In one of 2023's most-watched examples, early voting is underway in Ohio and expected to draw heavier-than-normal turnout. This summer, Ohioans knocked down a Republican-led plan to increase signature requirements and the raise the approval threshold for constitutional amendments, including the abortion one, from 50% to 60%.
“That’s just a version of what we’ve seen from the very beginning, that legislators have always tried to cut it back,” said John Matsusaka, director of the University of Southern California’s Initiative and Referendum Institute.
The politics of using citizen ballot measures are situational. He pointed to Republicans in California and Democrats in Ohio.
“It’s the guys who are out of power that can’t get the time of day from the legislature that think, ‘Well, maybe this is my only recourse?’” Matsusaka said.

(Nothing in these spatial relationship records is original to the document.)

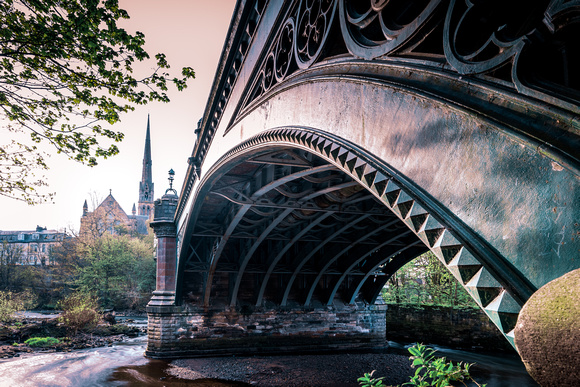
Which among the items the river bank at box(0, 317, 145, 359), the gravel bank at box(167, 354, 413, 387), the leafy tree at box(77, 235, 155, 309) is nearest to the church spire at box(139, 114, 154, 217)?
the leafy tree at box(77, 235, 155, 309)

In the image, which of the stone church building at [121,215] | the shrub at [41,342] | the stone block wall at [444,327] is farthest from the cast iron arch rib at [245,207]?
the stone church building at [121,215]

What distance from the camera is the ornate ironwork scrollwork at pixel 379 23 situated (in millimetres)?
2441

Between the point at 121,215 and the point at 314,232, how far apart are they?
44880 mm

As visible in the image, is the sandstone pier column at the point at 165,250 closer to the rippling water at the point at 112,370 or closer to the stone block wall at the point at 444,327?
the rippling water at the point at 112,370

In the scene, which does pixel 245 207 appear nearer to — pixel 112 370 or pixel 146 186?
pixel 112 370

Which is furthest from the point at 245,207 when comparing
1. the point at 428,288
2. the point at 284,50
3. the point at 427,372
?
the point at 428,288

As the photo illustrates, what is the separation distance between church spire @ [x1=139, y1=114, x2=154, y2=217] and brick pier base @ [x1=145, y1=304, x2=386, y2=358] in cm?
5148

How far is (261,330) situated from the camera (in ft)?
55.4

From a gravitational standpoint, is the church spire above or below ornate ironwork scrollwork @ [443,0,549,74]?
above

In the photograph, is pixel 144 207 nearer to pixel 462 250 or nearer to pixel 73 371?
pixel 73 371

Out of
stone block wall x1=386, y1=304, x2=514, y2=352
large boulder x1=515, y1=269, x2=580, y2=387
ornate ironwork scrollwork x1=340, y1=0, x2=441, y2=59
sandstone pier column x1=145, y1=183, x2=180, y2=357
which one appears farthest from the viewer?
stone block wall x1=386, y1=304, x2=514, y2=352

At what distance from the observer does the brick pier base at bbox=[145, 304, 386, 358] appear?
15.7 m

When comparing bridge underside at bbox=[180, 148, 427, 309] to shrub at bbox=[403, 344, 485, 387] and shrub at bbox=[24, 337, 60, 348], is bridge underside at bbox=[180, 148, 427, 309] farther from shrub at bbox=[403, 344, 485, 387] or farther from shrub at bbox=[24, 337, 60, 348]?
shrub at bbox=[24, 337, 60, 348]

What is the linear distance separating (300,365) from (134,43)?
12.6 meters
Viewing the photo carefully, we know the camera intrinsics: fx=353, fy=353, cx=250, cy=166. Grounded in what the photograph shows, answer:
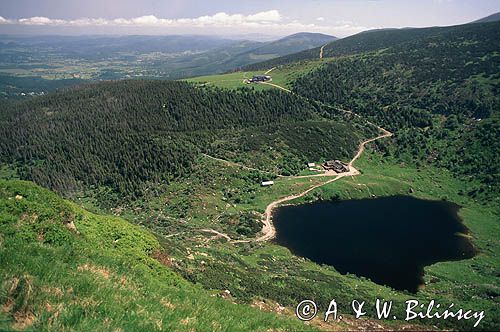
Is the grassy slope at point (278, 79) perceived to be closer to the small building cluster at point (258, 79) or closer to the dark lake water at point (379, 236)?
the small building cluster at point (258, 79)

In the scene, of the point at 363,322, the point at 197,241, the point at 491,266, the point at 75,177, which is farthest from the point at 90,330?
the point at 75,177

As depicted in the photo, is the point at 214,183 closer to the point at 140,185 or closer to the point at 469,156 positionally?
the point at 140,185

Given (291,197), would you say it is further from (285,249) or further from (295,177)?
(285,249)

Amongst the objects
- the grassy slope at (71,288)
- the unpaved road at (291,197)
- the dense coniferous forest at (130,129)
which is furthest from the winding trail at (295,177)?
the grassy slope at (71,288)

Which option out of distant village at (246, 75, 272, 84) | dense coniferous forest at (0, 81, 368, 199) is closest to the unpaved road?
dense coniferous forest at (0, 81, 368, 199)

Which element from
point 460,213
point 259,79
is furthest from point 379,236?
point 259,79

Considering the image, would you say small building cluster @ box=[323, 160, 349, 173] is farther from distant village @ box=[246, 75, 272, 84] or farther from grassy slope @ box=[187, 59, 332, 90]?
distant village @ box=[246, 75, 272, 84]
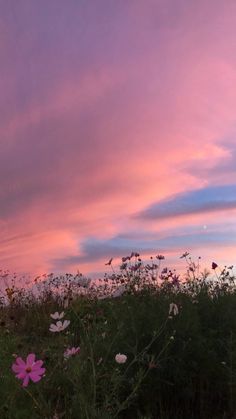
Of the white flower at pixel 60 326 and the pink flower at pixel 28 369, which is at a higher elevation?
the white flower at pixel 60 326

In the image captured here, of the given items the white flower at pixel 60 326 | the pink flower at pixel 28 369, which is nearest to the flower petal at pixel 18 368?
the pink flower at pixel 28 369

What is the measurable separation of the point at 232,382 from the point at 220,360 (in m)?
0.31

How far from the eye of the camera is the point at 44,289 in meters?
12.6

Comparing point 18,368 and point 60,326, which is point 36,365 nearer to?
point 18,368

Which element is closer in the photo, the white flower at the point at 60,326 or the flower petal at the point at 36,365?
the flower petal at the point at 36,365

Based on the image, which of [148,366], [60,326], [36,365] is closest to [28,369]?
[36,365]

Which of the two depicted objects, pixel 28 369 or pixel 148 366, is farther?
pixel 148 366

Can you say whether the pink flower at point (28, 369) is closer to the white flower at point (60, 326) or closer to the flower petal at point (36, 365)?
the flower petal at point (36, 365)

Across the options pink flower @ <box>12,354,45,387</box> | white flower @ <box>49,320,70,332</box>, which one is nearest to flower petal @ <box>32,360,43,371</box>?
pink flower @ <box>12,354,45,387</box>

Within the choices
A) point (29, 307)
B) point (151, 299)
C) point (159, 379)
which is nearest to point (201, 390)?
point (159, 379)

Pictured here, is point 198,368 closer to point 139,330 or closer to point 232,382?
point 232,382

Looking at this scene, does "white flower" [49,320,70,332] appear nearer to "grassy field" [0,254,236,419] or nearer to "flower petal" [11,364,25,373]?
"grassy field" [0,254,236,419]

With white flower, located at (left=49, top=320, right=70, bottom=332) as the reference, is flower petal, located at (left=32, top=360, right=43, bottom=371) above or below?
below

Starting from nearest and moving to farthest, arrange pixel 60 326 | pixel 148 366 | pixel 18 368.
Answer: pixel 18 368
pixel 60 326
pixel 148 366
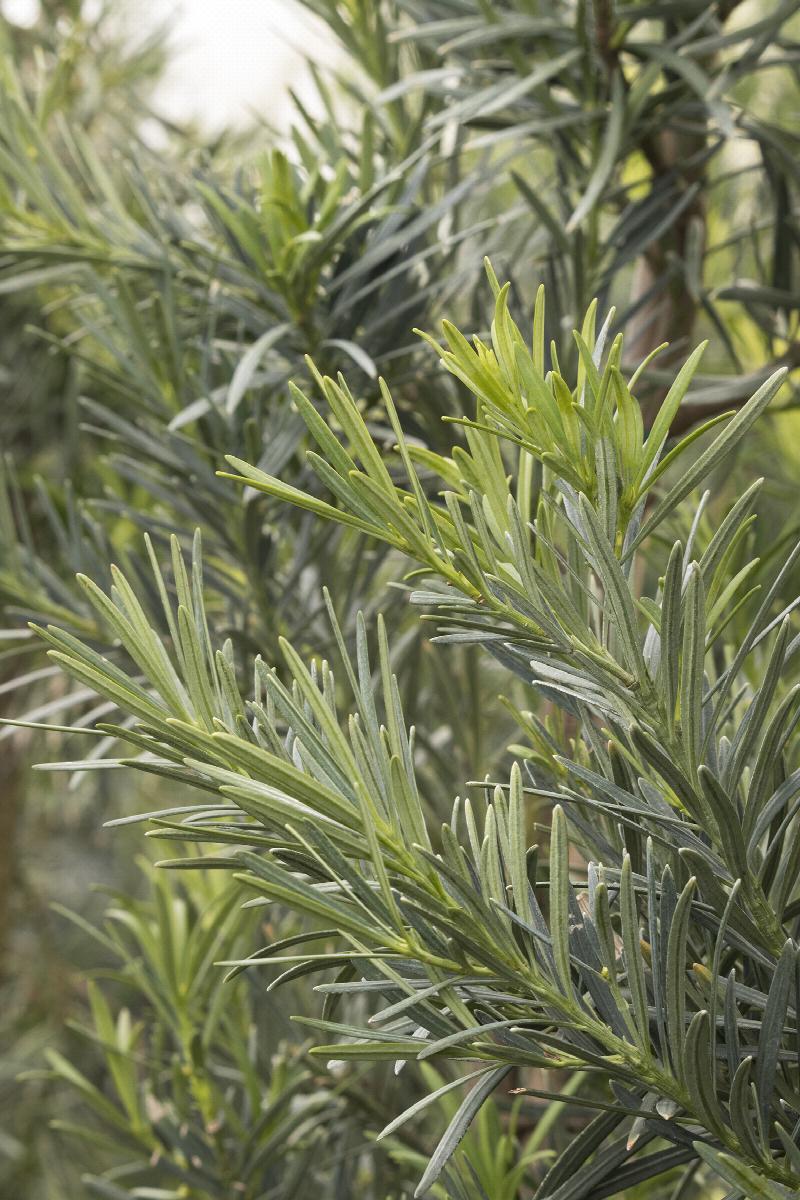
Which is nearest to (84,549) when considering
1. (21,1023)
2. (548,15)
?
(548,15)

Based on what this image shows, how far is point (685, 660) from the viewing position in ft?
0.50

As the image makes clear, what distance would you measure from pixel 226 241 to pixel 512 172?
7 centimetres

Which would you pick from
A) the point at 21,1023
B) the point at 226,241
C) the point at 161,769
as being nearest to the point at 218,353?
the point at 226,241

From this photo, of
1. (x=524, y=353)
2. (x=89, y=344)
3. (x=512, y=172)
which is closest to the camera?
(x=524, y=353)

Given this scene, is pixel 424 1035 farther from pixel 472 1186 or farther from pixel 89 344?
pixel 89 344

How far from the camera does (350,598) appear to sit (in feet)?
1.03

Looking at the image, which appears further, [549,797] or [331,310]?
[331,310]

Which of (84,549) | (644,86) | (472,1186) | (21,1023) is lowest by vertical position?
(21,1023)

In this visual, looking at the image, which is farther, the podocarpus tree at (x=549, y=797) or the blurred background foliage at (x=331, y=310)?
the blurred background foliage at (x=331, y=310)

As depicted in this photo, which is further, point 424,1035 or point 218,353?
point 218,353

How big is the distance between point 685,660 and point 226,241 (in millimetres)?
183

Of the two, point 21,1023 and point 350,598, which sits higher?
point 350,598

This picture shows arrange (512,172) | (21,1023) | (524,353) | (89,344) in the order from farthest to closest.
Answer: (21,1023), (89,344), (512,172), (524,353)

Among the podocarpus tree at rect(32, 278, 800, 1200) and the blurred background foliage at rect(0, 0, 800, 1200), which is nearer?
the podocarpus tree at rect(32, 278, 800, 1200)
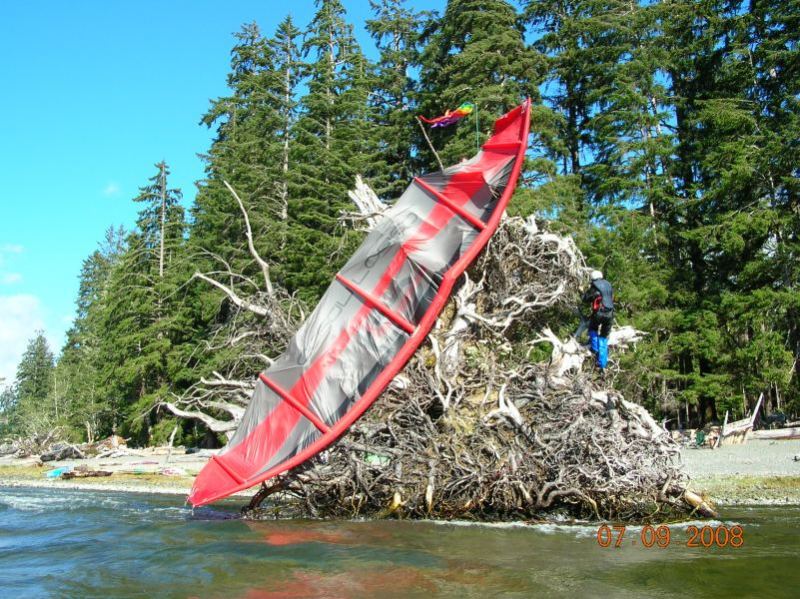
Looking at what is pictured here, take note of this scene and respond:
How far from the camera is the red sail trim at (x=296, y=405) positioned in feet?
30.9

In “Citizen Lawmakers: The Ballot Initiative Revolution,” David Schmidt describes the complex U.S. origins, naming Haire as one of the country's first two reformers to propose the idea.
This makes Haire, who was suspicious of politicians, the father of a critically important “escape valve," said Drey Samuelson, Democrat and former chief of staff for retired U.S. Sen. Tim Johnson of South Dakota.
“If you can’t pass them through the legislature in states that don’t have ballot initiatives, you’re basically done,” said Samuelson, who is helping lead a ballot-initiative campaign for open primaries in South Dakota. He criticized Republicans for trying to weaken the process — something he expects will continue.